▶ [Exercise tasks]:
**1)** According to the piece on green steel in India, what share of the country's national emissions currently comes from steel?
**2)** Continue the piece on green steel in India from its last sentence.

▶ [Excerpt]:
## begin

Green Steel: A Key Player in India’s Climate Goals

Unlocking the potential of green steel is crucial for India's growth and environmental sustainability amidst climate challenges.
G
Gopi
5 mins read
Building Tomorrow with Green Steel
Not Started

1. India’s Climate Commitments and the Centrality of Steel

India’s renewed pledge at COP30 to submit a more ambitious NDC places the country at a strategic inflection point. This commitment requires credible, economy-wide decarbonisation pathways. Steel becomes the most consequential sector because it is both energy-intensive and foundational to infrastructure growth.

India’s steel demand will rise substantially as the economy expands. Production is expected to increase from the current ~125 million tonnes/yr to over 400 million tonnes by 2050. This scale of growth makes the sector a key determinant of India’s cumulative emissions trajectory. Currently, steel contributes ~12% of national emissions, largely due to the dominance of coal-based blast furnaces.

The policy challenge is a dual one: sustaining development while aligning with long-term climate targets. Investments made today will define lock-ins for decades. Failure to shift from high-carbon assets risks embedding obsolete technology, reducing export competitiveness and weakening India’s climate leadership.

The governance logic is clear: without early transition, the steel sector will accumulate high-carbon assets, raising future retrofit costs and jeopardising India’s NDC credibility.

## end

▶ [Dataset section]:

## begin

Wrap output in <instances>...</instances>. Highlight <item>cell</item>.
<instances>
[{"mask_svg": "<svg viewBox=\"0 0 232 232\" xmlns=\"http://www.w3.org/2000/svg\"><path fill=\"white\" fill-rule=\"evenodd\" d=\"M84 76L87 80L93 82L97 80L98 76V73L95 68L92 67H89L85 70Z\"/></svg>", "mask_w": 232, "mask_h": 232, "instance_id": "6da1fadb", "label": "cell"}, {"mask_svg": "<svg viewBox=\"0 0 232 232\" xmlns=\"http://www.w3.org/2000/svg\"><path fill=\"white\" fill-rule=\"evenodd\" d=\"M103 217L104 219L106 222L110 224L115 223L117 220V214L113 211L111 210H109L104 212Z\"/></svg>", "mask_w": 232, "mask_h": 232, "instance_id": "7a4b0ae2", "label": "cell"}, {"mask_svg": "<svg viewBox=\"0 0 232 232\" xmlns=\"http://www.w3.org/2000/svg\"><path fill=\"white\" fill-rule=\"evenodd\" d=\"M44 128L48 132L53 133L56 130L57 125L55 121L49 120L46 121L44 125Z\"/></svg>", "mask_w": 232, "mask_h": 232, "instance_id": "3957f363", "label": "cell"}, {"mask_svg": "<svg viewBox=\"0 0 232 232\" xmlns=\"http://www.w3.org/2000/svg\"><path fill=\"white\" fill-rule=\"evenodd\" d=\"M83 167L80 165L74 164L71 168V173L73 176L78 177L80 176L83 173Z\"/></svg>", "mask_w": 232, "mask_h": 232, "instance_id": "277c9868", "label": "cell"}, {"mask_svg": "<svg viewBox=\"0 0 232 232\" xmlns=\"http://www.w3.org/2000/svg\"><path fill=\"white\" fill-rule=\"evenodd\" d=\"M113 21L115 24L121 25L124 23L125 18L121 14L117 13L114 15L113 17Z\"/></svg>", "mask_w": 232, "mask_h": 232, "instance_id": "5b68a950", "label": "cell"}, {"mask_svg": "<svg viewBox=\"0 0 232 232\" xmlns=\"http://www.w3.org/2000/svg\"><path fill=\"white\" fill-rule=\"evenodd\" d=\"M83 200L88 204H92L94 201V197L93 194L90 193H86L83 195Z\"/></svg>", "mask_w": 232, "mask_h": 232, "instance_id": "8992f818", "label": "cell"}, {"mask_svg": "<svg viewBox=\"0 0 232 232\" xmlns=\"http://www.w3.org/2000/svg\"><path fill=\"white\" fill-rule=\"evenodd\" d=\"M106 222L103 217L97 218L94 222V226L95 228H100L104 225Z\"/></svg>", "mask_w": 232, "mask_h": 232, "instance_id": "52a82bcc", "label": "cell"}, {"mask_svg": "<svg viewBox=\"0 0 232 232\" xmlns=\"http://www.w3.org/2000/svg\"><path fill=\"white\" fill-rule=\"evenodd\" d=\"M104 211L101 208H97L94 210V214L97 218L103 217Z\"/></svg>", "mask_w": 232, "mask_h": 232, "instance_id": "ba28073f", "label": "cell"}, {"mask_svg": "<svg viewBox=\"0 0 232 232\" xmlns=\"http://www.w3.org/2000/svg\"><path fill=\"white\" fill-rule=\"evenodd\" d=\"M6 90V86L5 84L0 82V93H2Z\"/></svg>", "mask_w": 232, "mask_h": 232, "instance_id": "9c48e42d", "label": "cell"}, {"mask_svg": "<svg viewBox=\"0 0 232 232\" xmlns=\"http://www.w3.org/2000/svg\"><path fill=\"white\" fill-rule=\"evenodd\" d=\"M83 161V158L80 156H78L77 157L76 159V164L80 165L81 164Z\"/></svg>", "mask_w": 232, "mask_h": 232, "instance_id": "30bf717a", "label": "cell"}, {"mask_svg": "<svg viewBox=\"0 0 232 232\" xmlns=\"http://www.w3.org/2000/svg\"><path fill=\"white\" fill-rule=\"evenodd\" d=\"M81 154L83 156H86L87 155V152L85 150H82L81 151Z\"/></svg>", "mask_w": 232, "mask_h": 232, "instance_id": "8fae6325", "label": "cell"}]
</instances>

## end

▶ [Results of the tasks]:
**1)** About 12% of national emissions.

**2)**
2. Global Trends and Competitiveness Pressures

Major economies are rapidly transforming their steel sectors. China is increasing scrap-based secondary steel production and investing in green hydrogen, signalling a decisive pivot away from coal. The EU has institutionalised its transition through the Carbon Border Adjustment Mechanism (CBAM), which penalises carbon-intensive imports.

These shifts indicate a global market preference for low-carbon steel. Exporters unable to demonstrate clean production face border taxes, loss of premium markets and reputational disadvantages. Early movers in green steel enjoy competitive gains through technology leadership, investment flows and market access.

Indian steel producers have begun pilot efforts: Tata Steel’s hydrogen injection trials, JSW and JSPL’s hydrogen integration explorations, and SAIL’s furnace modernisation. However, pilots now need rapid scaling into demonstration and commercial plants.

Ignoring these global signals will erode India’s industrial competitiveness and expose exporters to punitive carbon pricing regimes.


3. Need for Transitioning Away from High-Carbon Technologies

India’s steel expansion cannot rely on traditional blast-furnace–basic oxygen furnace (BF-BOF) routes. Continued investment in coal-based plants would lock the country into decades of high emissions and stranded assets. Near-zero technologies—direct reduced iron (DRI) using natural gas or green hydrogen, electric arc furnaces (EAF), and enhanced scrap utilisation—must become the foundation for new capacity.

Small and medium enterprises, which dominate India’s steel ecosystem, must adopt best available technologies in energy efficiency, raw material quality and process optimisation. Their transition is essential for an equitable and sector-wide shift.

If capacity addition continues through coal-based routes, India risks technological obsolescence, higher long-term mitigation costs and diminished global credibility in climate negotiations.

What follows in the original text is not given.